* _PROBLEM REQUIREMENTS_
Please copy the records exactly as they appear, with all pictures left out.

--- START ---

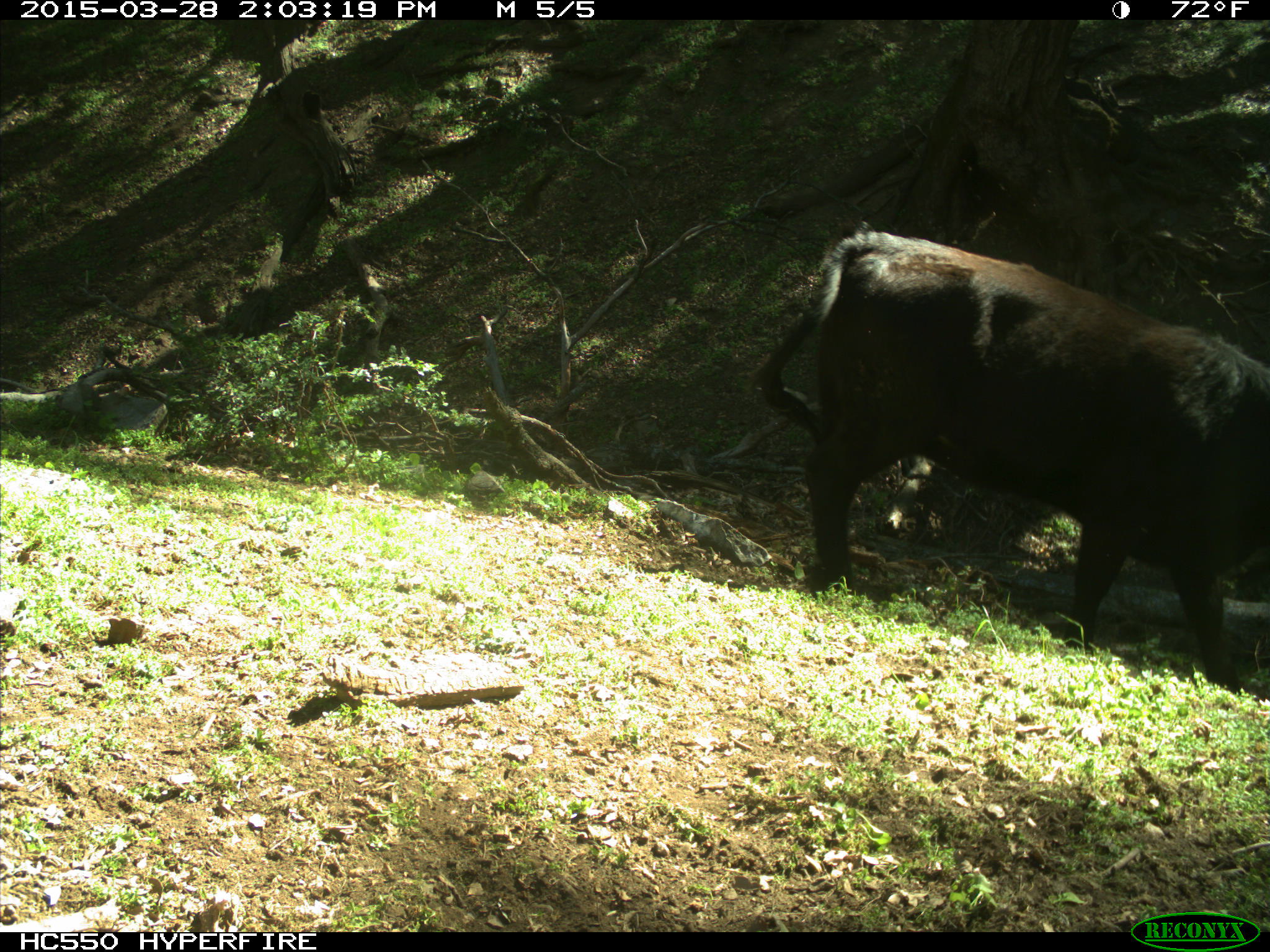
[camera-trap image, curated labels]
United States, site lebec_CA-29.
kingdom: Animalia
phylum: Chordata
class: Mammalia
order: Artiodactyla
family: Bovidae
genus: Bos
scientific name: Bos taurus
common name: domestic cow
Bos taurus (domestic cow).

--- END ---

* _EXERCISE ANSWER_
[camera-trap image, curated labels]
United States, site lebec_CA-29.
kingdom: Animalia
phylum: Chordata
class: Mammalia
order: Artiodactyla
family: Bovidae
genus: Bos
scientific name: Bos taurus
common name: domestic cow
Bos taurus (domestic cow).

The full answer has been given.